Num contexto internacional marcado por fragmentação geopolítica, tensão económica e crescente interdependência tecnológica, a segurança deixou de ser uma função operacional circunscrita a departamentos específicos. Tornou-se uma variável estratégica de governação. Esta é uma das conclusões centrais do relatório anual The World in 2026, publicado pela Prosegur Research, que identifica uma transição estrutural na forma como governos e empresas devem encarar o risco.
O documento parte da constatação de que o mundo atravessa uma fase de “policrise”, em que fatores económicos, tecnológicos, sociais e ambientais se sobrepõem e reforçam mutuamente. A consequência direta para as organizações é clara: o risco deixou de ser episódico e passou a ser sistémico.
Multipolaridade e geoeconomia: o risco como norma
A análise aponta para um sistema internacional cada vez mais multipolar e instável, com poder difuso e crescente instrumentalização da economia como ferramenta estratégica. Comércio, tarifas, restrições tecnológicas e acesso a matérias-primas tornaram-se instrumentos de influência política.
Num cenário em que a dívida global ultrapassa 230% do PIB mundial e as cadeias de valor se reconfiguram sob lógicas de “friend-shoring” e relocalização, a exposição das empresas a decisões políticas externas aumenta.

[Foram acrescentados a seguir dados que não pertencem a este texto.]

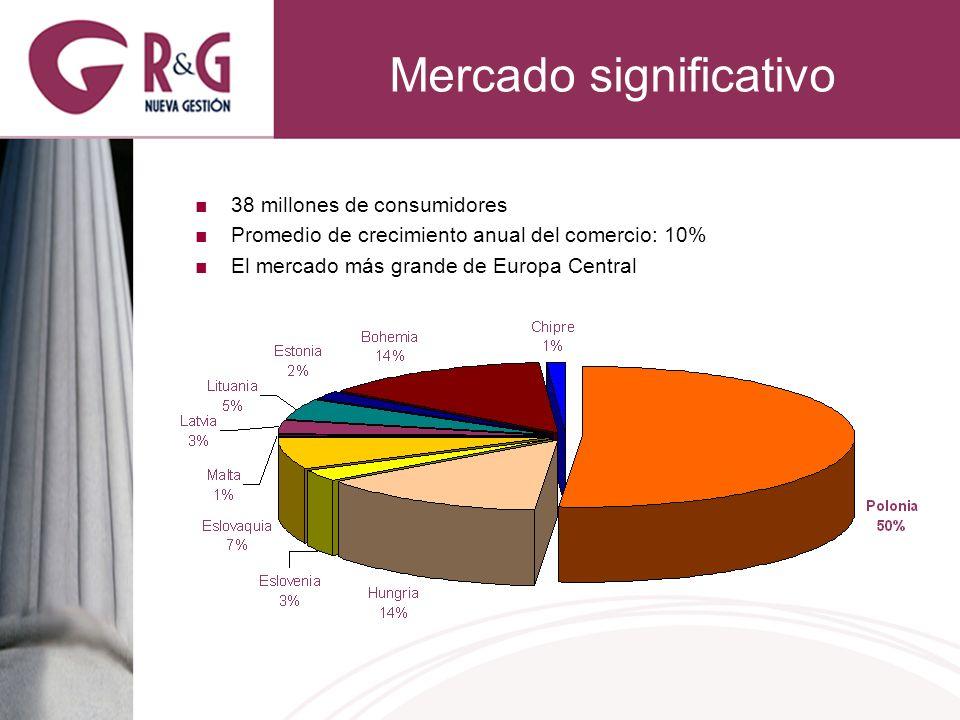 Mercado significativo 38 millones de consumidores Promedio de crecimiento anual del comercio: 10% El mercado más grande de Europa Central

A segurança, neste enquadramento, não se limita à proteção física de ativos, mas passa a incluir a resiliência das cadeias de abastecimento, a proteção de dados e a antecipação de riscos regulatórios.

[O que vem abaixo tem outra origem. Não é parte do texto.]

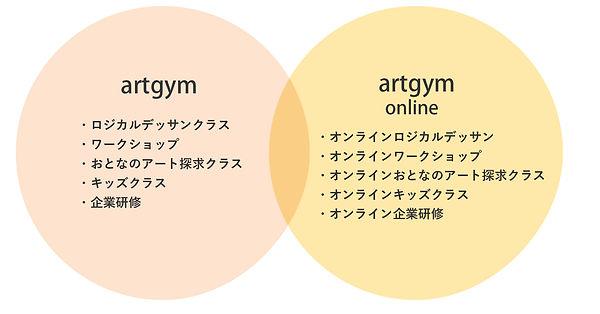 artgymクラスの種類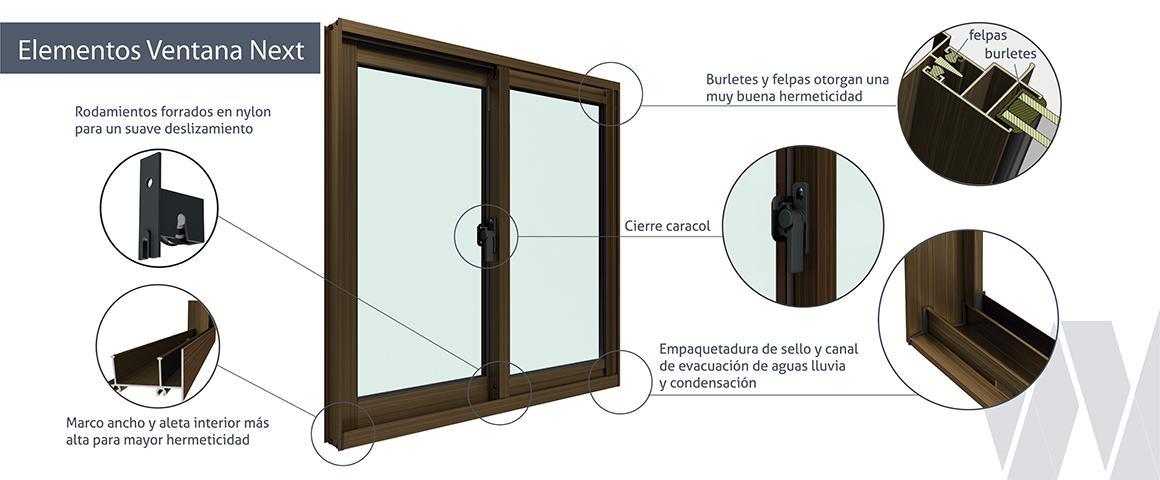 Detalle ventana corredera aluminio termopanel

O risco deixa de ser exceção e transforma-se em condição estrutural da atividade económica.
Convergência físico-digital: a nova superfície de vulnerabilidade
Um dos pontos mais relevantes do relatório é a identificação da convergência entre os mundos físico e digital como fator de ampliação da vulnerabilidade organizacional. Infraestruturas críticas como energia, logística, telecomunicações ou sistemas financeiros, dependem hoje de ecossistemas digitais altamente interligados.
Segundo a análise apresentada, as organizações enfrentam mais de mil ciberataques semanais, em média, e uma maioria significativa reconhece que a exposição ao risco digital tem vindo a aumentar. Paralelamente, a adoção acelerada de inteligência artificial e automação cria novos vetores de dependência tecnológica.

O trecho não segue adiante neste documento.